Sağlık Kuruluşları Derneği Yönetim Kurulu Başkanı Mehmet Ali Aydınlar, bugüne kadar kurulan tüm özel hastanelerin mevcut yasa ve tüzük hükümlerine göre Sağlık Bakanlığı’ndan ruhsat alınarak kurulduğunu, buna karşılık hiçbir devlet hastanesi, SSK ve üniversite hastanesinin yasalara tabi olarak ruhsatlandırılmadığını hatırlattı. Sağlık Bakanlığı ile yapılan toplantıyla Özel Hastaneler Yönetmeliği’nin geriye doğru yürütülmemesi konusunda genel bir mutabakata varıldığını açıklayan Aydınlar, yönetmelik hükümlerinin mevcut yasa ve tüzüğe birçok açıdan aykırı olduğunu savundu. Aydınlar, “Bu aykırılıklarla ilgili Danıştay’a dava açılmış ve halen dava sonuçlanma aşamasındadır.
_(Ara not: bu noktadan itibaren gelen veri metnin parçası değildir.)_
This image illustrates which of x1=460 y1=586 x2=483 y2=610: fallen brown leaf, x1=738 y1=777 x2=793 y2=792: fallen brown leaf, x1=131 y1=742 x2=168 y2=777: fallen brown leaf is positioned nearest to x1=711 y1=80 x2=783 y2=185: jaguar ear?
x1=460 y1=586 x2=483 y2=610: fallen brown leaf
Yönetmeliğin yasa ve tüzüğe aykırılığı tartışma konusu iken, mevcut hastanelerin yönetmeliğe aykırılığının tartışılmasının erken olacağı görüşündeyiz.” diye konuştu. Aydınlar, dernek olarak, yeni yasal düzenlemelerden sonra ruhsat verilecek binaların sırf hastane amacıyla inşa edilmiş olması şartı aranmasını savunduklarını sözlerine ekledi.